Given passage |
— Start —

Being certain of ideas is more than a bad habit. The temptation to be certain about things of which we aren’t only reduces our ability to accept true answers when they finally come our way.
Ad Space and Brain Space
It behooves us to challenge everything, to test everything, and to test our tests. The digital age has brought us an Internet of ideas through which to sift, to challenge, and to accept or reject. Politicians commercially advertise for ideologies, and brilliant philosophers argue openly in clashes that all can see on YouTube. We are walking, talking advertisements for our thoughts; this means that if our thoughts are compromised, we become someone else’s ad space. There’s never been a greater need for critical capacities to help us navigate the labyrinth of ideas. It’s our responsibility, as the only humans in history to face an information explosion of this magnitude, to develop these skills.

— End —

Material |

— Start —

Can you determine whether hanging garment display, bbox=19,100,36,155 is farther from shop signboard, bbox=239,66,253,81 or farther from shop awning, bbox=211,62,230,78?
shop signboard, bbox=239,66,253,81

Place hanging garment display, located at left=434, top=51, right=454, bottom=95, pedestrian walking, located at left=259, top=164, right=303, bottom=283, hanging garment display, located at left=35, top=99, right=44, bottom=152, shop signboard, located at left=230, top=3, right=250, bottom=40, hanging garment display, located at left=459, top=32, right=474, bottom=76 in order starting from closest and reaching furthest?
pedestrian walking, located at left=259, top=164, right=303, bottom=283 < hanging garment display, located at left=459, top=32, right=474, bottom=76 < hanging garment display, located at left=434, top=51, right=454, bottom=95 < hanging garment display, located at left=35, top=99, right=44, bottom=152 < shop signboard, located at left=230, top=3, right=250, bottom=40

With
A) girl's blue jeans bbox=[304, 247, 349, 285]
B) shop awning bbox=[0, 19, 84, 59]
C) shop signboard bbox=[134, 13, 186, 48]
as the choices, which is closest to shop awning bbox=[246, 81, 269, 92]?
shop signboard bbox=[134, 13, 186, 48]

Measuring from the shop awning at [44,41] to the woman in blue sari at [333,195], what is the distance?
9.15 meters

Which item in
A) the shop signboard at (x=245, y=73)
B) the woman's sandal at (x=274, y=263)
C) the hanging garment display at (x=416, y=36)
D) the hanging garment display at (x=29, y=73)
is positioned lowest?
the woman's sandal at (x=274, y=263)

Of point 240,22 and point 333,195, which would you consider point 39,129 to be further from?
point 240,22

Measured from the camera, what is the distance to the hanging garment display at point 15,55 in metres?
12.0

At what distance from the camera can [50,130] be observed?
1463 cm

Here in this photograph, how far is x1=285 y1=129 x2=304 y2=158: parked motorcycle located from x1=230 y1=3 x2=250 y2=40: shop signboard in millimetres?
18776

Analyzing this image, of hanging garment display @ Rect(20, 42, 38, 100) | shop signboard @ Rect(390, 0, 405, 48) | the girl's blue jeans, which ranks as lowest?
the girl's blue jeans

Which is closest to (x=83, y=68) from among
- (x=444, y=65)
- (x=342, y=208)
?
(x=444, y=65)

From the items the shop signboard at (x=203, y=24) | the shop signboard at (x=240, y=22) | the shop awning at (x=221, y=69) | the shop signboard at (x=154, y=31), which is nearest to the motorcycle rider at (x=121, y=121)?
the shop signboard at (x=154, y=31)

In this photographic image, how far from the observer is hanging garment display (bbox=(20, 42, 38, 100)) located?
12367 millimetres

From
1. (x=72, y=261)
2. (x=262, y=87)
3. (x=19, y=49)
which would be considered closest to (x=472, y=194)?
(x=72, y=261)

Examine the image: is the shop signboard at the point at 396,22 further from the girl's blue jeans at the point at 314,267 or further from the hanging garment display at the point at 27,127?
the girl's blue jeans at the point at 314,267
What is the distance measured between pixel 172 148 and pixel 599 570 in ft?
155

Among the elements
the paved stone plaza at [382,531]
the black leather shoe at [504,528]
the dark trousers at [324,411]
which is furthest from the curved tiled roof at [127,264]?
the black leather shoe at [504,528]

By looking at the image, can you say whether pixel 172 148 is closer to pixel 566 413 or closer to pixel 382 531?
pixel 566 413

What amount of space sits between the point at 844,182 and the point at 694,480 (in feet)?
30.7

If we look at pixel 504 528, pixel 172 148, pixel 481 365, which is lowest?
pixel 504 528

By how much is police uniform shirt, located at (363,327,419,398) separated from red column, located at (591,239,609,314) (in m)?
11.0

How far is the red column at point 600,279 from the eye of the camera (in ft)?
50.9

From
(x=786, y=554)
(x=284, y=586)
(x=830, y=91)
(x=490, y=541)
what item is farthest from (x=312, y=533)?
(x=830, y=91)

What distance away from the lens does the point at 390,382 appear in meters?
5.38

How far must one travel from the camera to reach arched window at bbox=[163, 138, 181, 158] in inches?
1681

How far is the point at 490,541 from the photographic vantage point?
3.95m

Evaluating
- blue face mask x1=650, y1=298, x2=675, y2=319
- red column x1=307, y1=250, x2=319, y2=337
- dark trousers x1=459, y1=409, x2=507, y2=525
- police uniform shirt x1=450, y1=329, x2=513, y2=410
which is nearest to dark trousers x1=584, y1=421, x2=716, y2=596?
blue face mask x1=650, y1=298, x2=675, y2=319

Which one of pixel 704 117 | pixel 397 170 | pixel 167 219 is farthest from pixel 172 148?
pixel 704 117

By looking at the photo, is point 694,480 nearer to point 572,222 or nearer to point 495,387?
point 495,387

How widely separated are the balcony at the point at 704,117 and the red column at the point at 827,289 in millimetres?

— End —

Required work |
[1] In the passage on certainty and critical thinking, the digital age has brought an Internet of ideas through which we can do several things. List each of those actions.
[2] Answer these about the passage on certainty and critical thinking, one line each:
(a) What does it say we become if our thoughts are compromised?
(b) Who argues openly in clashes that all can see on YouTube?
(c) What does the temptation to be certain reduce?
[3] Extend the passage on certainty and critical thinking, picking up after its last sentence.

Results of the tasks |
[1]
- sift
- challenge
- accept
- reject

[2]
(a) Someone else's ad space.
(b) Brilliant philosophers.
(c) Our ability to accept true answers when they finally come our way.

[3]
Yes, a single television commercial might merely be trying to sell us a Whammy Burger, but the groundswell of advertisements and ideas that reach out at us every day—from radios and billboards, movies and songs, books and preachers, friends and teachers—is much more than a single advertisement; that’s a traffic jam one must learn to navigate. If you aren’t careful, you might just find yourself marching to the beat of all that noise… another loud advertisement, blending into the posters, stickers, jingles… becoming one with the ad space. It isn’t a conspiracy. It’s a natural disaster. It’s also an opportunity.
It may just be that the antagonistic onslaught of ads forces us to grow like we never have, to ask questions like we never have, to refine and strengthen our heretofore unrefined notions of skepticism. Maybe we need outside forces that are trying to dupe us, trying to fool our internal systems, in order to develop the tough mental mechanisms that can withstand them, and that can ultimately aid us as we travel among the endless stream of truth claims, suggestions and promises we’re bound to encounter in life. Maybe this proliferation of competing ideas will teach us to communicate, to disagree, to challenge our preconceptions… or maybe it’ll just grind us down until we’re all drones who are subject to the whim of every holiday jingle and every inch of ad space. What do you think? Leave a comment and let me know!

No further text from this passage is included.